Shut up and listen.
Even when it’s tough to hear, keep listening and you may just learn something. When it comes to picking socially aligned stocks, this mantra still holds true.
Our most recent example is with Boohoo, the online fashion retailer with the philosophy that “we don’t take life, or fashion, too seriously.” Based on recent events, those words now take on a double meaning.
When it comes to allegations of modern slavery, Boohoo’s customers do take life very seriously, everyone’s life, including the lives of workers at a clothing factory in Leicester that is linked to the company.
Orenda’s real-time social positioning and ESG scores are built on the foundation that when companies do good, they do well. We take it very seriously. We don’t rely on a bunch of metrics from company reports. We aren’t that gullible. If we did, we would have used the same data that companies like MSCI used to give Boohoo an AA ESG rating in June, and completely missed a serious social issue that has led to a full investigation into the public company. Instead, we rely on the voices of many expressing their disgust on online platforms.
The concern surrounding Boohoo’s alleged factory labor abuses began to emerge on social media in late March. It gained steam in April and was roaring by May, and news agencies started to report on the story as well. Who was listening? Well, we were.
An investor concerned about modern slavery would have dropped the stock when Orenda’s social alignment factor for Boohoo began to erode in May, a month before the favorable ESG rating was published. Customers were calling for a boycott, and truly concerned about the welfare of its factory workers.
Although the favorable MSCI rating had a short-term uptick on the price, we knew a significant drop was imminent. Why? Because customers still care and are still concerned, even when the company publicly condemned the activities at the UK factory, it wasn’t enough.

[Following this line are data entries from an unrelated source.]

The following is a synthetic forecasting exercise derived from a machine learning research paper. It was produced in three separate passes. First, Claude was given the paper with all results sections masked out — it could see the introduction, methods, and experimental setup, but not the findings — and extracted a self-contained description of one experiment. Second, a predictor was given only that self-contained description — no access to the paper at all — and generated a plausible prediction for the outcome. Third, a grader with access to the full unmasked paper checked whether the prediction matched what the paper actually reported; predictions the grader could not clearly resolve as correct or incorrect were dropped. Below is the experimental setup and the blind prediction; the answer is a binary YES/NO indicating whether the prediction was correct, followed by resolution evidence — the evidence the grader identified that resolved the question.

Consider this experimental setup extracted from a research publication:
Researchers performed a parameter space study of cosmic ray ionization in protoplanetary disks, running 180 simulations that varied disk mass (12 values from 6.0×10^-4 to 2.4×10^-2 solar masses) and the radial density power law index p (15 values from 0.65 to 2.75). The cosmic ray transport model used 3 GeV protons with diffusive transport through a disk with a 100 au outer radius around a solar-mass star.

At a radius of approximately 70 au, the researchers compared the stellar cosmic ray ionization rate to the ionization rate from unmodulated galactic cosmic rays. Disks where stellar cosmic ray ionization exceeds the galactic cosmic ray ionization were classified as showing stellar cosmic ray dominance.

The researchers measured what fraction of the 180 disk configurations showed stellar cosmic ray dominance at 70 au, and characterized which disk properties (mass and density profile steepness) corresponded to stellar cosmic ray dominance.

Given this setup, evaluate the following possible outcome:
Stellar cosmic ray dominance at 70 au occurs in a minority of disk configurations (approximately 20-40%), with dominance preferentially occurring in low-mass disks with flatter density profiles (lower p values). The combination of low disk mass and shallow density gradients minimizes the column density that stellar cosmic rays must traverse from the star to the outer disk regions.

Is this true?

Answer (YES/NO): NO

The tendency for the financial world to challenge the value of ESG ratings is misguided. Don’t give up on finding the good in companies and investing in them. Take the time to listen to everyone who has a voice, especially a company’s customers, employees and the communities where they do business.
We believe that ESG 2.0 will bring this conversation to a new level. It will evolve and we will help lead the discussion.